WRITTEN PROBLEM | Copy out every line of the rows below, leaving out the pictures, and shift each coordinate in the answers by adding 93 to it. Keep all other numbers as they are.
• • •
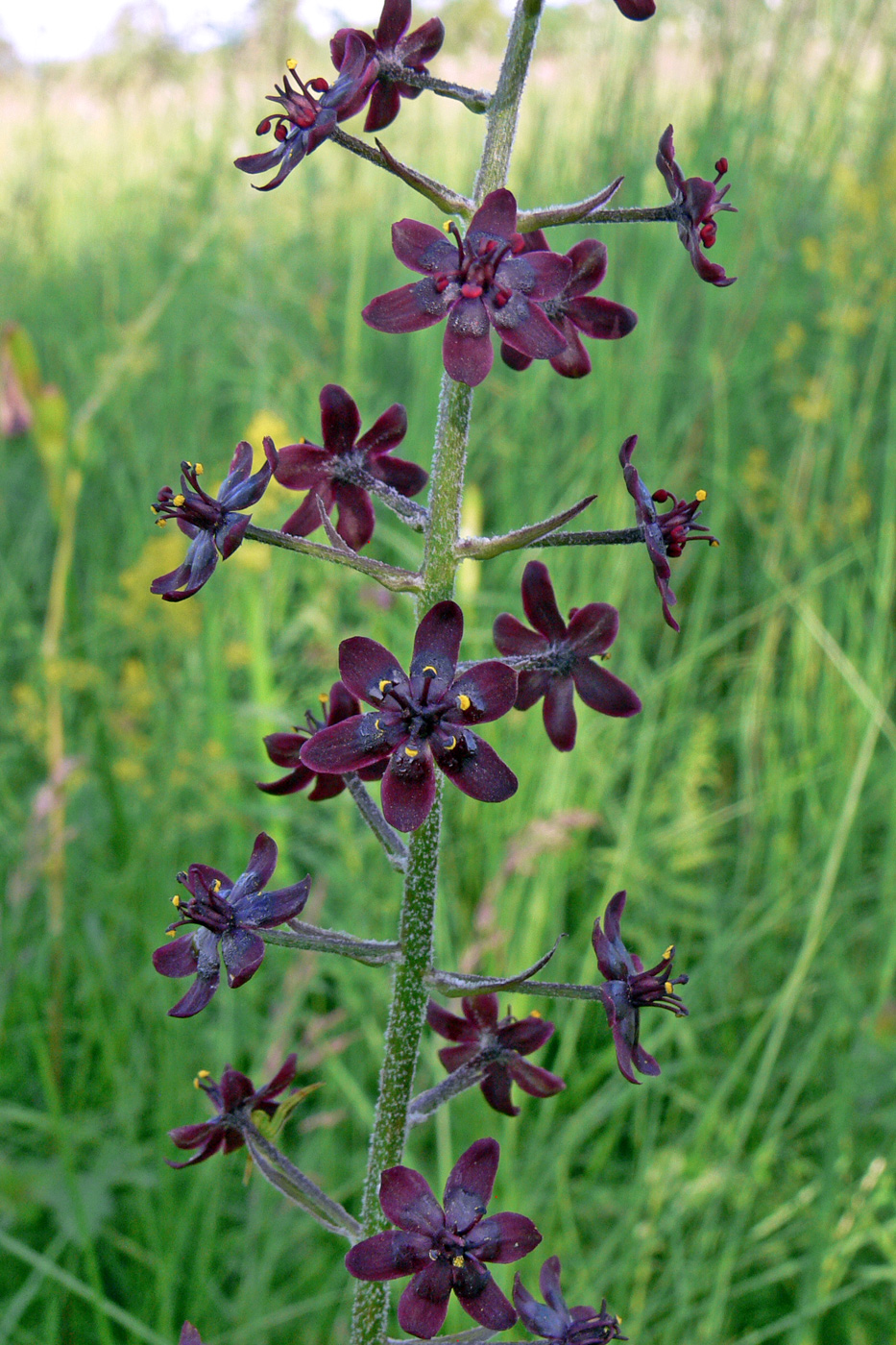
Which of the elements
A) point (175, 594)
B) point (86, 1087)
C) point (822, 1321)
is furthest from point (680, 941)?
point (175, 594)

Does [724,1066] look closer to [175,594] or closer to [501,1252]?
[501,1252]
• • •
SOLUTION FOR THIS PROBLEM |
Which of the elements
A) point (175, 594)
B) point (86, 1087)
C) point (822, 1321)
is furthest from point (680, 941)?
point (268, 687)

Does [724,1066] look closer to [175,594] or closer to [501,1252]?
[594,1345]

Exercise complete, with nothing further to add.